Improving the nation’s diet

Move to restrict promotions on unhealthy food and drink. 

The public is being asked for views on proposals to restrict the promotion of food and drink high in fat, sugar and salt.

The consultation, which will run for 12 weeks, will outline the detail of proposed regulations aimed at creating a food environment which better supports healthier choices.

Proposals include restricting multi-buys, unlimited refills or selling at locations such as at checkouts and front of store.

Feedback on the proposals will help to inform regulations to be laid before the Scottish Parliament, subject to the outcome of the consultation.

Public Health Minister Jenni Minto said:

“Improving health and supporting people to eat well and have a healthy weight is a public health priority.  We need to address the high levels of excess weight, obesity and poor diet we know are contributing to worsening trends in Scotland’s health. The association between these issues and health outcomes such as heart disease, type 2 diabetes and certain cancers has been established for some time. 

“We want to ensure Scotland is a place where we eat well and have a healthy weight. The Scottish Government is committed to restricting promotions of foods high in fat, sugar or salt at the point of purchase as research shows this is when people make decisions about what and how much to buy, for themselves and their families.

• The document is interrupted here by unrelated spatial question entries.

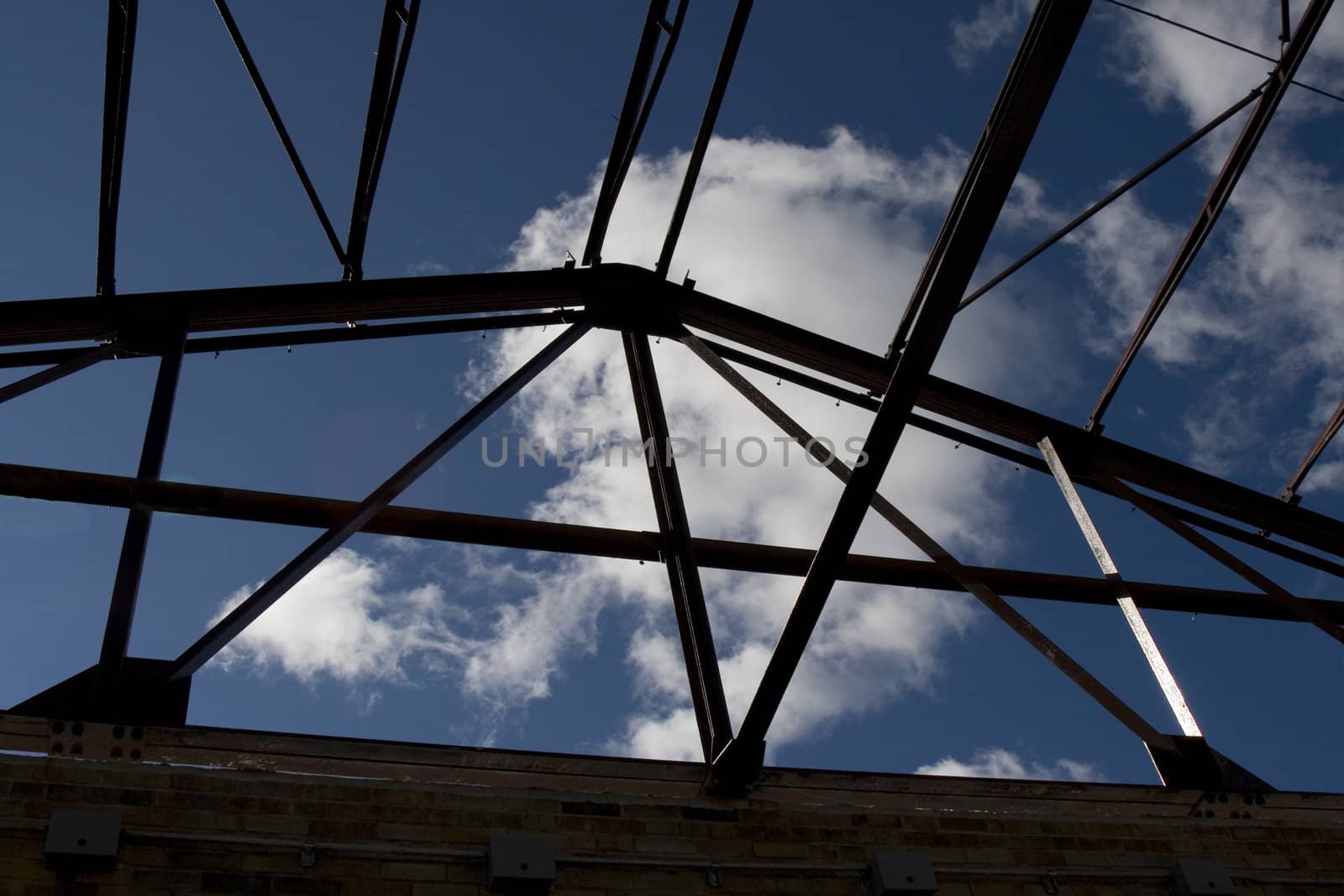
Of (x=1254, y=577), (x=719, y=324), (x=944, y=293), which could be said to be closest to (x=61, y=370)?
(x=719, y=324)

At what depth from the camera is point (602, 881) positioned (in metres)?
5.81

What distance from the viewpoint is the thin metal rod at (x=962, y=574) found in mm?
7375

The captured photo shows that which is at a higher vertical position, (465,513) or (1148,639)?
(465,513)

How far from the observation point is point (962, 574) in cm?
809

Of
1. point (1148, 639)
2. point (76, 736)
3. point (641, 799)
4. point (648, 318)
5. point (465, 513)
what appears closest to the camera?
point (76, 736)

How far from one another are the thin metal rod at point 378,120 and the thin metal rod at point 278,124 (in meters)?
0.13

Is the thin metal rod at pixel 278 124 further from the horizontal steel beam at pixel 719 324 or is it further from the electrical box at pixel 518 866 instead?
the electrical box at pixel 518 866

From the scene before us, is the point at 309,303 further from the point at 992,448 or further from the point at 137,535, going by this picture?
the point at 992,448

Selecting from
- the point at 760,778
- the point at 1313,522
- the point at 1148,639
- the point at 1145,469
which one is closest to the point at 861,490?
the point at 760,778

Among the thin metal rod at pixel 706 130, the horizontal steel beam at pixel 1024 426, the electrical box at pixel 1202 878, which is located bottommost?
the electrical box at pixel 1202 878

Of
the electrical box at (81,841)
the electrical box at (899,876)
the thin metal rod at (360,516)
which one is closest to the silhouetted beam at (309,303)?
the thin metal rod at (360,516)

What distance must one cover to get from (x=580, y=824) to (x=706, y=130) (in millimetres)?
4995

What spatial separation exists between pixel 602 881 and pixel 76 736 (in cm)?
251

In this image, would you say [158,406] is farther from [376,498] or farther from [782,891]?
[782,891]
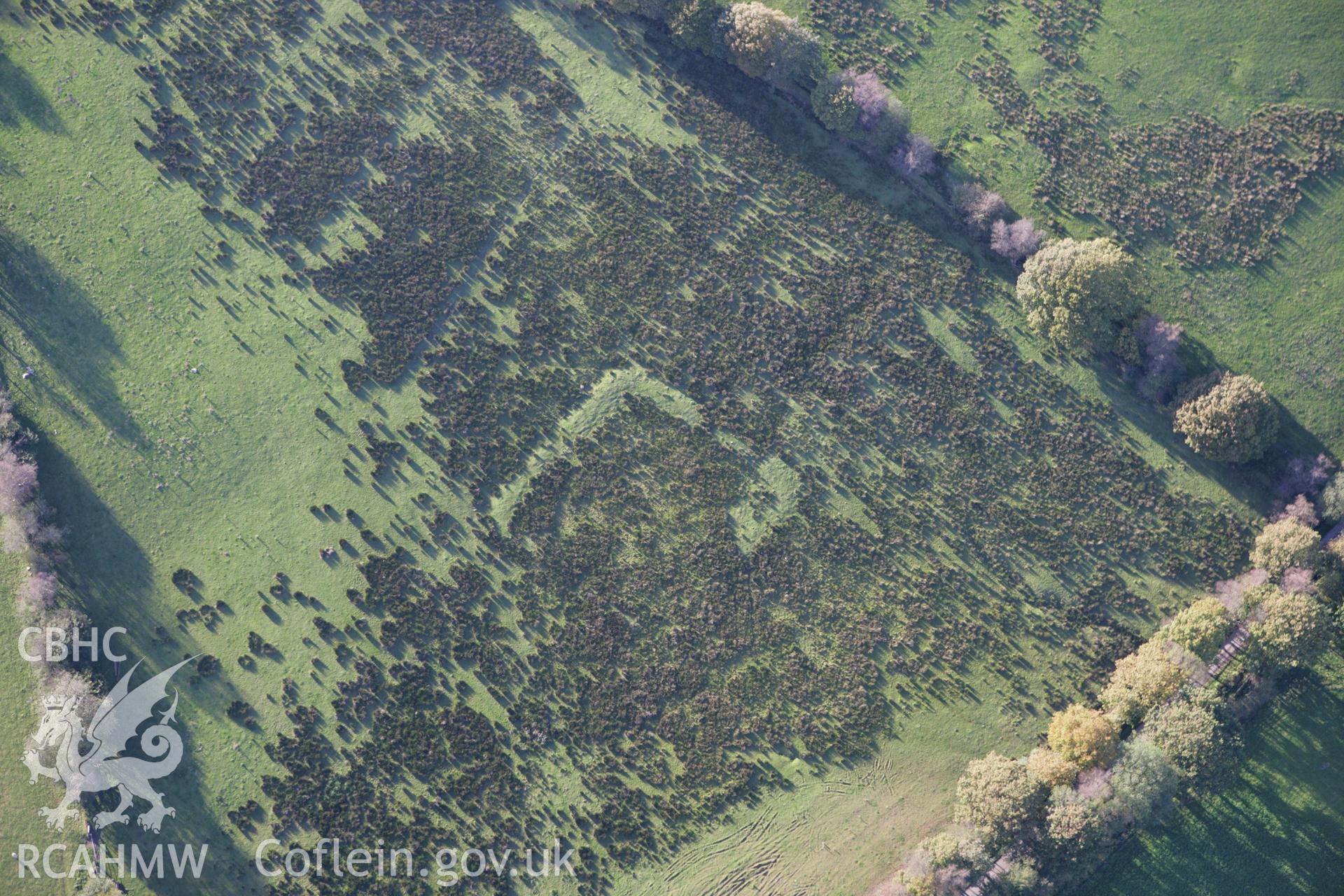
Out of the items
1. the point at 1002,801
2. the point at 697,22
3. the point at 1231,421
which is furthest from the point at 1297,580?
the point at 697,22

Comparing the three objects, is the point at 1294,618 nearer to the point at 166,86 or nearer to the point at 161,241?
the point at 161,241

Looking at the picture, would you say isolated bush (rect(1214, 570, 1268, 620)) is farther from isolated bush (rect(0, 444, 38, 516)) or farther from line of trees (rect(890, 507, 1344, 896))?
isolated bush (rect(0, 444, 38, 516))

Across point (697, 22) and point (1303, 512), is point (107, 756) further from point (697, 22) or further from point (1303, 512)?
point (1303, 512)

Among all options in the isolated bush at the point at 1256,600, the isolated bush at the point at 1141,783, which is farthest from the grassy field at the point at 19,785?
the isolated bush at the point at 1256,600

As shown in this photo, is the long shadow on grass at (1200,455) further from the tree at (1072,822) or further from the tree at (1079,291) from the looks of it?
the tree at (1072,822)

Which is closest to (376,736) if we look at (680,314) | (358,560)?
(358,560)

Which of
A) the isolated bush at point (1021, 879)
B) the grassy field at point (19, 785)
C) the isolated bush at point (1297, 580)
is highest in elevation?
the isolated bush at point (1297, 580)

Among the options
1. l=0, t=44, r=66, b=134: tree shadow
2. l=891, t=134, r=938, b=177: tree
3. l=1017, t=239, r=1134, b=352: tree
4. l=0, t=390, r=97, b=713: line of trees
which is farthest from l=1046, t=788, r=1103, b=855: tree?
l=0, t=44, r=66, b=134: tree shadow
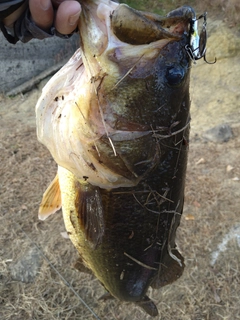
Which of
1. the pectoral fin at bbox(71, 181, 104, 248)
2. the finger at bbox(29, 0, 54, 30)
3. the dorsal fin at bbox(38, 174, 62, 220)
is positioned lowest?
the dorsal fin at bbox(38, 174, 62, 220)

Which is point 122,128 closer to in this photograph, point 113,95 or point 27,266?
point 113,95

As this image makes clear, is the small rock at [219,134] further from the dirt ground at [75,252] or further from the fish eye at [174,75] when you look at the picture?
the fish eye at [174,75]

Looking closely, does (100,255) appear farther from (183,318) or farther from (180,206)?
(183,318)

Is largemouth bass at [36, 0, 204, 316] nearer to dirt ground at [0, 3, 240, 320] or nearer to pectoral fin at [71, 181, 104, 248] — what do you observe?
pectoral fin at [71, 181, 104, 248]

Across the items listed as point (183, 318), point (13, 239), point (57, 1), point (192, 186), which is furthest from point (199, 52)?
point (192, 186)

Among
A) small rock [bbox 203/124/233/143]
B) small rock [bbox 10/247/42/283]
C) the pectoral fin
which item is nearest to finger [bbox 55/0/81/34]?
the pectoral fin

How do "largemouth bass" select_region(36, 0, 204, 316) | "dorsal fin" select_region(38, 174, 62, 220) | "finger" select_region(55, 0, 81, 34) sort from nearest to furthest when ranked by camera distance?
1. "finger" select_region(55, 0, 81, 34)
2. "largemouth bass" select_region(36, 0, 204, 316)
3. "dorsal fin" select_region(38, 174, 62, 220)

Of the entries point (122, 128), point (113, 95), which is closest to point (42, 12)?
point (113, 95)
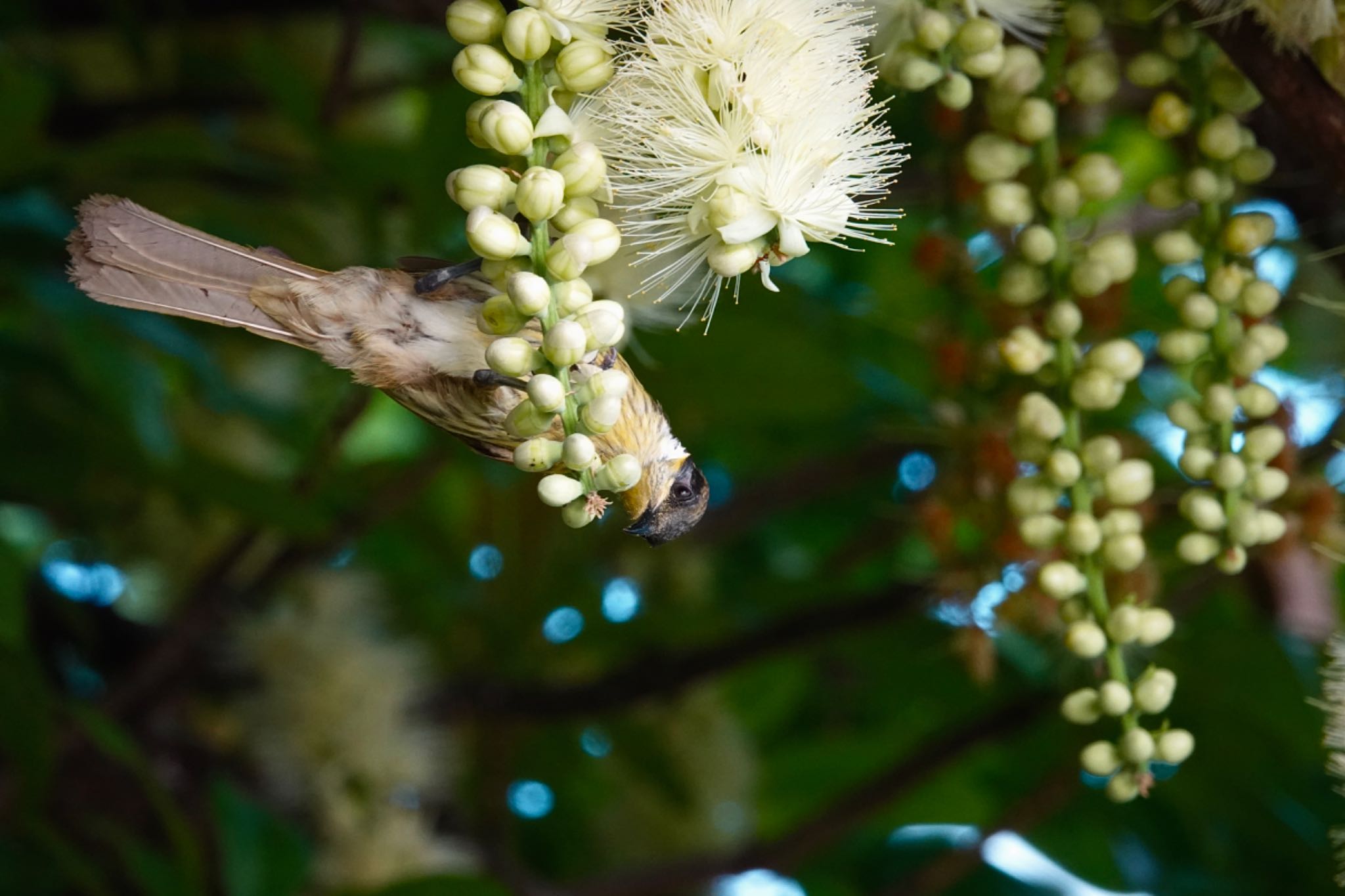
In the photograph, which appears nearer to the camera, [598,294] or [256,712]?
[598,294]

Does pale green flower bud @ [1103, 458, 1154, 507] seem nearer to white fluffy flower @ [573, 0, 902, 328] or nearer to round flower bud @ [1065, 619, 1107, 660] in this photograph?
round flower bud @ [1065, 619, 1107, 660]

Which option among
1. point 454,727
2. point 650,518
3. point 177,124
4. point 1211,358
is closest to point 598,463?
point 650,518

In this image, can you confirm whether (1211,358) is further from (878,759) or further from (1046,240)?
(878,759)

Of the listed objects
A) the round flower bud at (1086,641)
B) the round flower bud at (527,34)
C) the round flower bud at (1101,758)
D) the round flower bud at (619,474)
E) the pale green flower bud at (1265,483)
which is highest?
the round flower bud at (527,34)

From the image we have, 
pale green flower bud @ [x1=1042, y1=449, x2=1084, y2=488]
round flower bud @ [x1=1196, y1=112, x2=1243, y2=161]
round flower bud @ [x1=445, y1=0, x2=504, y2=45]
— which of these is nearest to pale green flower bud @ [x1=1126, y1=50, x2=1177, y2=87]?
round flower bud @ [x1=1196, y1=112, x2=1243, y2=161]

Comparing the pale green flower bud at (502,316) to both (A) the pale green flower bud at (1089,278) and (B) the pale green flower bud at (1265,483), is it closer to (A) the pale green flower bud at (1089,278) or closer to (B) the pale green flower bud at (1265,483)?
(A) the pale green flower bud at (1089,278)

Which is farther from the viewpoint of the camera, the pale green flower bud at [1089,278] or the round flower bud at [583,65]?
the pale green flower bud at [1089,278]

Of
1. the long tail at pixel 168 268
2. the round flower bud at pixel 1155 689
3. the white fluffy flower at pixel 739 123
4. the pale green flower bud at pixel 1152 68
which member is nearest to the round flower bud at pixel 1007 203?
the pale green flower bud at pixel 1152 68
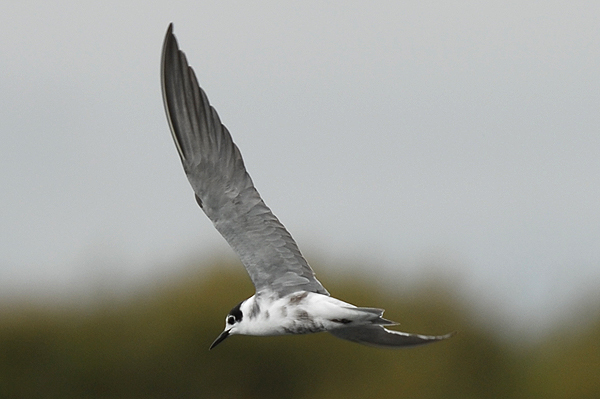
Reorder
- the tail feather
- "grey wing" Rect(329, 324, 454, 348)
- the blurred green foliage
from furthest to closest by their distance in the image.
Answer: the blurred green foliage
"grey wing" Rect(329, 324, 454, 348)
the tail feather

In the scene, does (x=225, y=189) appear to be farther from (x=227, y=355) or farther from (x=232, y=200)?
(x=227, y=355)

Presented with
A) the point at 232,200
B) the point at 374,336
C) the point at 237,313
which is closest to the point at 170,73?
the point at 232,200

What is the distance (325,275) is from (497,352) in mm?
4867

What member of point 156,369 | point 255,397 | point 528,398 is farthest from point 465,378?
point 156,369

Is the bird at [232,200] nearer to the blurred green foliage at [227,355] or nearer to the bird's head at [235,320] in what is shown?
the bird's head at [235,320]

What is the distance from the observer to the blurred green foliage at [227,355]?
23.1 meters

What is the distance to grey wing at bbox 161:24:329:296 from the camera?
8.80 meters

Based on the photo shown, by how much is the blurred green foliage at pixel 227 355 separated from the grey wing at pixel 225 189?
550 inches

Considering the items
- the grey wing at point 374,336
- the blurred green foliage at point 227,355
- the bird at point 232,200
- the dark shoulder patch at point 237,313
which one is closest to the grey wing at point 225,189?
the bird at point 232,200

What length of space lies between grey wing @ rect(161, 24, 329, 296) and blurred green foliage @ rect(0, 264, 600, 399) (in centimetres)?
1397

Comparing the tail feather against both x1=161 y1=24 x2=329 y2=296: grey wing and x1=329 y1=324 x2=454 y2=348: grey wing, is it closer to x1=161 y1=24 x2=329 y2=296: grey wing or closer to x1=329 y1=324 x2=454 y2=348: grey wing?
x1=161 y1=24 x2=329 y2=296: grey wing


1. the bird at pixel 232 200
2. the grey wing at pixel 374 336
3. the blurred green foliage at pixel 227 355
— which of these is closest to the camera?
the bird at pixel 232 200

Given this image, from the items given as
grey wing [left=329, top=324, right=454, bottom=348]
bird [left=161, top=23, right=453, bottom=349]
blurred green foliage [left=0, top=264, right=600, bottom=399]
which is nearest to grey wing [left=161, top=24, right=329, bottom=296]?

“This consultation, together with our Diet and Healthy Weight Delivery Plan, demonstrates the ambitious and wide-ranging action we believe is needed to address this challenge, and support improvements in diet and health and wellbeing  in Scotland.

“The consultation will run in parallel with an extensive programme of inclusive stakeholder engagement, to improve the process of developing, implementing and reviewing regulations to meet our long-term public health and economic aims.”


The consultation will run for 12 weeks, closing on 21 May 2024.  

Partial Business Regulatory Impact Assessment 

The consultation is in line with a statutory requirement to consult on the detail of changes to food law.  It builds on previous public consultations and Ministerial engagement with business and health stakeholders, and is supported with a partial Business Regulatory Impact Assessment.